Study text -
Spring Rushing Waters Moon
Spring Rushing Waters Moon
Maxwell Creek is full and running. Another bomb cyclone is on its way to the plains and the Front Range, blizzard warnings are up for lower elevations. We’re in a 6-10 inch forecast area. Right now the clouds are below 8,000 feet, meaning Black Mountain is behind a thick fog as I write this. Temperatures will drop fast. Yes, a mountain spring.
Buddy Tom Crane is on his way home to Minnesota after a week plus on Maui. The same storm will welcome him and Roxann with weather similar to what we’ve got coming. Uff dah.
An interesting evening at Beth Evergreen. Dan, next president of the board, invited Kate and me to come to a session with each of the two candidates for synagogue executive director. We couldn’t go last Thursday since that was Ruth’s 13th, but I made it for this one. Kate stayed home. She’s saving herself. For Friday night’s Grateful Dead sabbath that honors the outgoing exec, Leah, whom we both really liked.
There were about 20 of us. Some had been members since 1979 when CBE was just a twinkle in a havurah’s eyes. Havurah is Hebrew for fellowship and CBE started as a small group of Jews, mountain Jews living in and around Evergreen. Some of us were more recent members. Kate, myself, and Sheri joined in 2016 or so. The rest, including my buddy Alan, had been members for varying lengths of time, though most joined in the 1990’s.
The idea was for us to meet the candidate, this woman is from Bethesda, Maryland, hear her talk about herself a bit, then introduce ourselves and say what CBE means to us. Here’s what was interesting. With no irony or sarcasm at all folks around the table referred to CBE as family, as place where people felt comfortable, where we loved each other. All adults, all older with a couple of exceptions. It was a powerful evening for that reason. I’m not used to adults sitting around describing their love for folks that are not blood relatives, but that’s what happened.
When it came my turn, I referred to CBE as the beloved community that all Christian churches aspire to. A brief article on caregivers in the Denver Post had pointed to some of the problems they experience. I’ve not experienced any of them except stress. The reason, I said last night, is that we were called and offered help constantly. Kate and I have backup and we know it. We’re relatively new members, yet we’re treated like we’ve been around a long time. That’s a characteristic, a cultural norm, of CBE, and it’s rare.
All this is an important reason for us to stay where we are in spite of oxygen related issues. We can get more oxygen up here, but finding another beloved community elsewhere? Unlikely. Today, for example, I have lunch with Alan. Easy from here.
Tomorrow Kate has a pulmonology appointment. Unless they close again for the snow. This appointment is with a nurse practitioner since Dr. Gupta is away. Probably on Maui eating next to Tom and Roxann at Mama’s Fish House. Kate wants to get the radiologists reading of the high resolution c.t. she had last week. We’re also looking for an assessment of her fitness for surgery. The J-tube. Don’t know whether a nurse practitioner can give one or not.
Today is Joe and SeoAh’s 3rd anniversary. This picture is one of my favorites of the wedding. A Norwegian in Korea.
Their marriage has been a blessing for Kate and me. SeoAh has helped out in the last 6 months, coming twice, once for a bit more than month in December/January. As a dad, I’m glad Joe has a partner. As a father-in-law, I’m glad he chose SeoAh. She’s a sweetheart.

Supplied information -
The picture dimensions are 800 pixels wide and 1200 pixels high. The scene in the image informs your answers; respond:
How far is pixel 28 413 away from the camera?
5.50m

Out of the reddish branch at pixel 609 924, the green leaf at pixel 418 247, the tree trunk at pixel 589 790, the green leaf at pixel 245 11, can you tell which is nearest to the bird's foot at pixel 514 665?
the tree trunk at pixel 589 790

--

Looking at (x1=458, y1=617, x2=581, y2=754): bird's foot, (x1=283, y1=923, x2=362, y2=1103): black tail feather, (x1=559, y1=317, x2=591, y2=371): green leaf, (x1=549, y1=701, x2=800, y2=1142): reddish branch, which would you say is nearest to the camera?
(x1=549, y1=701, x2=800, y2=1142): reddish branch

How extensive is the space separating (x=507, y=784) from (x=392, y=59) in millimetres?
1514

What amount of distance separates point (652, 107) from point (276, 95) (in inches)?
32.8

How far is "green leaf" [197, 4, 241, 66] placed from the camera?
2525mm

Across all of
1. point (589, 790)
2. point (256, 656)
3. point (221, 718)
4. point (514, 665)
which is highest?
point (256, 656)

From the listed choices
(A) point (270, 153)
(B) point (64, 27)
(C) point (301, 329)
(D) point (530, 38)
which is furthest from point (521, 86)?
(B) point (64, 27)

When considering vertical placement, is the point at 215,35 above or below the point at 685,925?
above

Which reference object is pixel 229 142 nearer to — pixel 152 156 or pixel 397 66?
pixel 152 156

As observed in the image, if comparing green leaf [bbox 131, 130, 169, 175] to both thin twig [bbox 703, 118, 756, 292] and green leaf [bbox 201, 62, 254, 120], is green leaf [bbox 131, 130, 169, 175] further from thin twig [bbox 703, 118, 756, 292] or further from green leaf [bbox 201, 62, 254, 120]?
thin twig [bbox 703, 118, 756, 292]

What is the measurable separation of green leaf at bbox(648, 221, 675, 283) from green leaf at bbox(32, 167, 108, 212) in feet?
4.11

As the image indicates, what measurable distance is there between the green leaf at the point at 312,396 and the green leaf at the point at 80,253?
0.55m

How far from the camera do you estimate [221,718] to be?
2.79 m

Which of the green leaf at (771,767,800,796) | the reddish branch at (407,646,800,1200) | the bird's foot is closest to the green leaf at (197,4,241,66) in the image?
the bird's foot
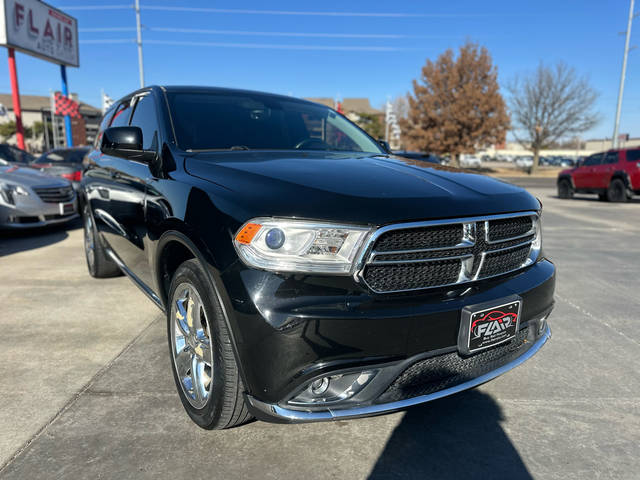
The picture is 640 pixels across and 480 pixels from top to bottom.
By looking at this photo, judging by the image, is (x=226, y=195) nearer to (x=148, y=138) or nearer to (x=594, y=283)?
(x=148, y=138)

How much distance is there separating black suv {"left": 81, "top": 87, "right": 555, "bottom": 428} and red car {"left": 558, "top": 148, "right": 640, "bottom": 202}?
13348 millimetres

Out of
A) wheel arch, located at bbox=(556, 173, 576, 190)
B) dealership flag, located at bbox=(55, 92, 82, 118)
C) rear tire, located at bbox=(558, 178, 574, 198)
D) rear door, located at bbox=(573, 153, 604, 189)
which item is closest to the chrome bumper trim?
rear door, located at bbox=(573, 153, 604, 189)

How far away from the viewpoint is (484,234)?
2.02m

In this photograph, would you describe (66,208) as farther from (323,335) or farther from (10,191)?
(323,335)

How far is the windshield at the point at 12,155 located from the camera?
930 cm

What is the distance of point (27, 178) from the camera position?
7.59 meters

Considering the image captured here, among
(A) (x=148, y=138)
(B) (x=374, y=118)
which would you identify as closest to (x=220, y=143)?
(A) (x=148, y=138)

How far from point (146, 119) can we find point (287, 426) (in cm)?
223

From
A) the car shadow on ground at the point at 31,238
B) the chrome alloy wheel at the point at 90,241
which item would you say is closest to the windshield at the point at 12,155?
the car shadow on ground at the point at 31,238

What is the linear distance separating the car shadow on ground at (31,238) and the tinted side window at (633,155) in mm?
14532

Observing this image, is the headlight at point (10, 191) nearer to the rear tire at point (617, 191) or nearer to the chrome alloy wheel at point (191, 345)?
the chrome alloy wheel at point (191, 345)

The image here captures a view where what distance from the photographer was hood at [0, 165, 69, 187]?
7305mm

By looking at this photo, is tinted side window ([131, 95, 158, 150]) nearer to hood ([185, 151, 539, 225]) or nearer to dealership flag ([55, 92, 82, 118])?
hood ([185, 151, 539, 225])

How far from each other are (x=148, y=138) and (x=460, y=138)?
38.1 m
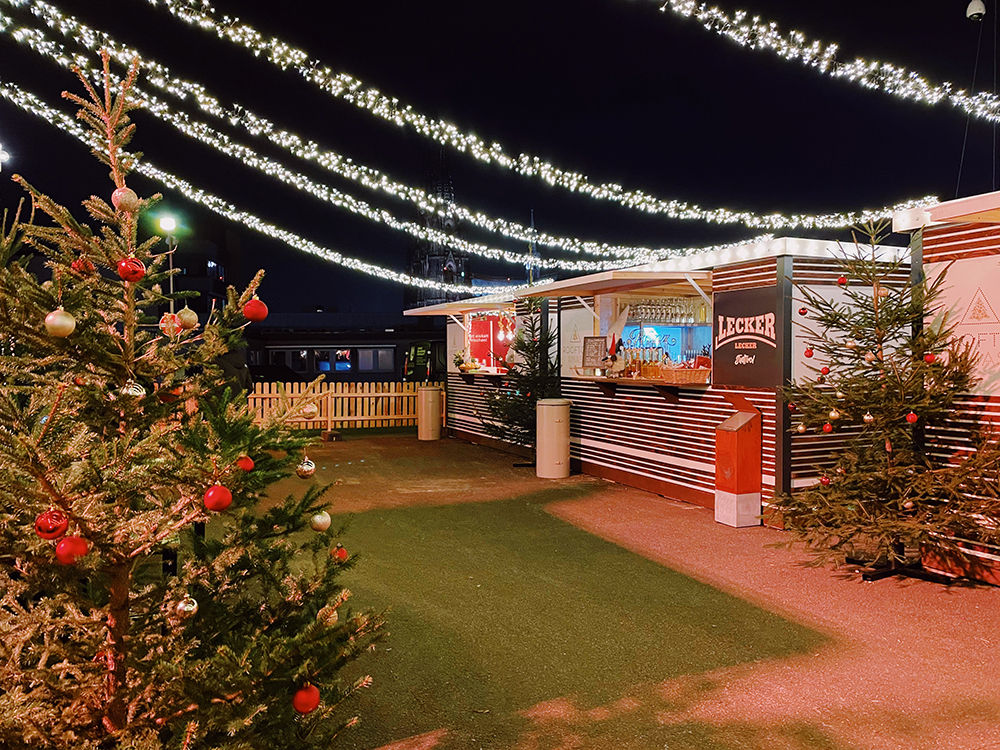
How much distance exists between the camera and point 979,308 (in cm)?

What the task asks - Reproduce word for word the section of the Spring Rushing Waters Moon text starting with "Tomorrow Kate has" and going on through "one or not.".

Expected output -
Tomorrow Kate has a pulmonology appointment. Unless they close again for the snow. This appointment is with a nurse practitioner since Dr. Gupta is away. Probably on Maui eating next to Tom and Roxann at Mama’s Fish House. Kate wants to get the radiologists reading of the high resolution c.t. she had last week. We’re also looking for an assessment of her fitness for surgery. The J-tube. Don’t know whether a nurse practitioner can give one or not.